Die Mitteilungen des Gertraud-Sekretariats tragen ab 2020 einen neuen Titel: „Leben gestalten“. Der Titel möchte an den immer aktuellen Auftrag der Christen erinnern, die Geschichte verantwortlich mitzugestalten. Gleichzeitig richtet der Titel den Blick auf Gertraud von Bullion, welche die Geschichte der Frau im XX. Jahrhundert durch eine wesentliche Wendung mitbestimmt hat. An diese essentielle Aufgabe der Christen erinnert ebenfalls Papst Franziskus in seinem Apostolischen Schreiben „Gaudete et exultate“ über den Ruf zur Heiligkeit in der Welt von heute (19.3.2018).
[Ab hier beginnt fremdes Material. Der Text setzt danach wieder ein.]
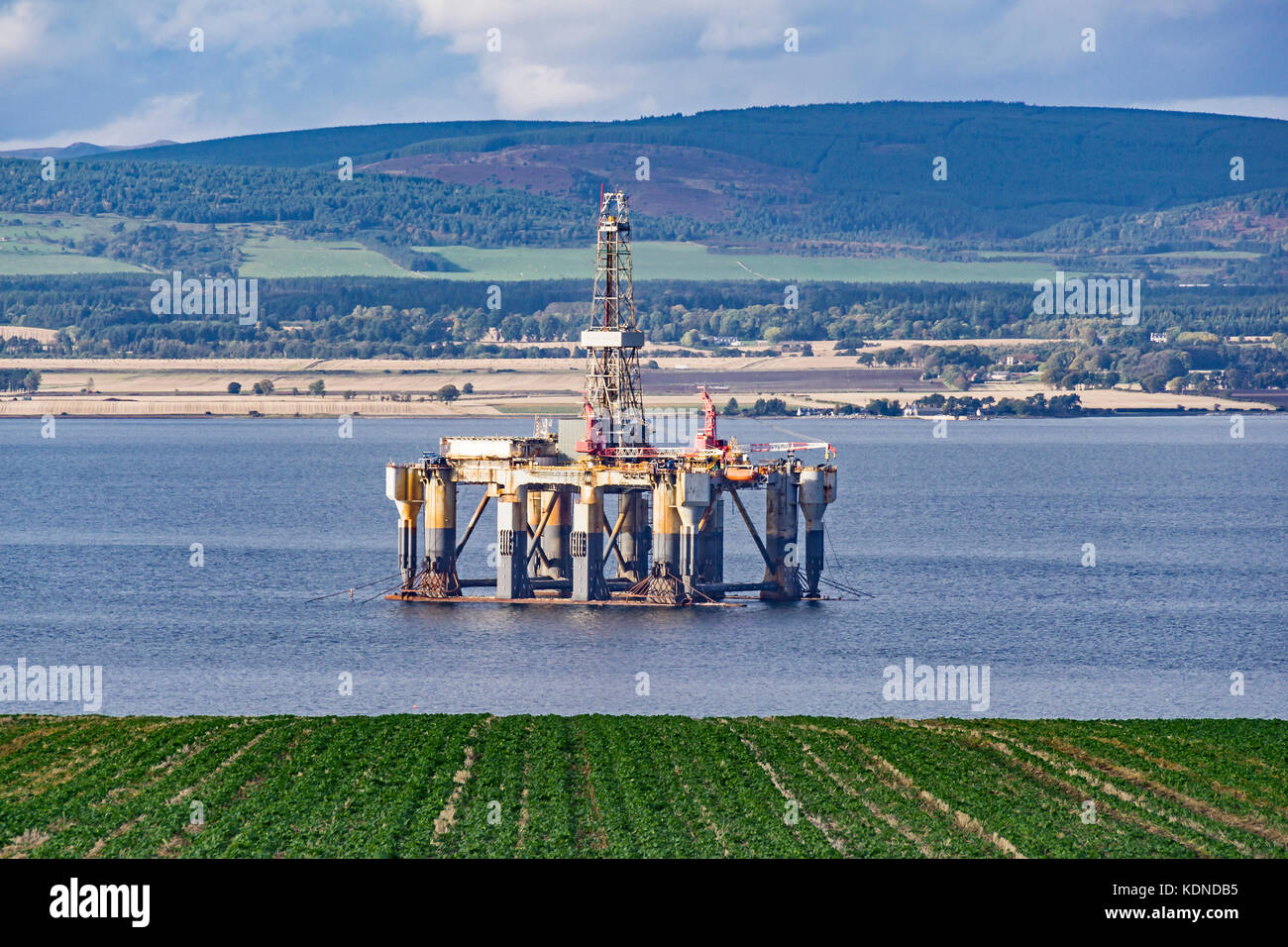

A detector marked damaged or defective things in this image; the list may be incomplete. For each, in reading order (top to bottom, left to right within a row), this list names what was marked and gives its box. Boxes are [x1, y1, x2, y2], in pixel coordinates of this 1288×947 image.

rusty steel structure [386, 191, 839, 607]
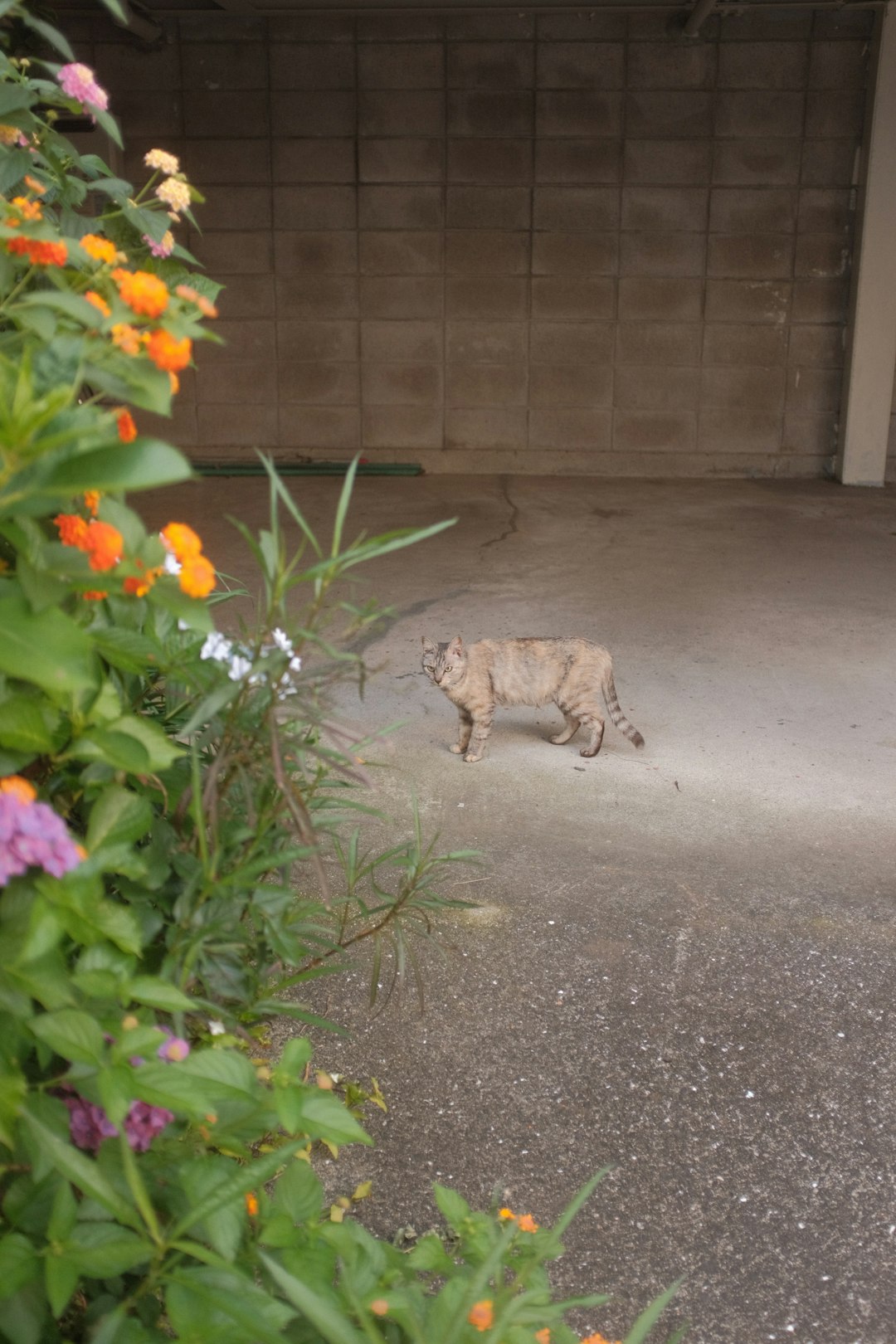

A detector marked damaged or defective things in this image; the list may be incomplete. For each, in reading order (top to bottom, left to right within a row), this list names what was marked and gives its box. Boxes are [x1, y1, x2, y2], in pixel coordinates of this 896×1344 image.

crack in concrete [480, 478, 521, 551]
Christen – Gestalter der wahren Geschichte
Papst Franziskus stellt das Thema der Berufung zur Heiligkeit in Kontext zu den Heiligen „von nebenan“, also zu denen, „die in unserer Nähe wohnen“ und – mit Worten von Joseph Malegue – „die Mittelschicht der Heiligkeit“ sind; die einfachen Glieder des Volkes. Viele von ihnen – so der Papst im Hinblick auf die Heilige Edith Stein – wurden zu Gestaltern der wahren Geschichte“. Edith Stein bemerkt nämlich: „zum großen Teil bleibt der gestaltende Strom des mystischen Lebens unsichtbar; von vielen von ihnen, die entscheidende Wendungen in der Weltgeschichte mitbestimmt haben, wird kein Geschichtsbuch geschrieben“. (GeE, Nr 8)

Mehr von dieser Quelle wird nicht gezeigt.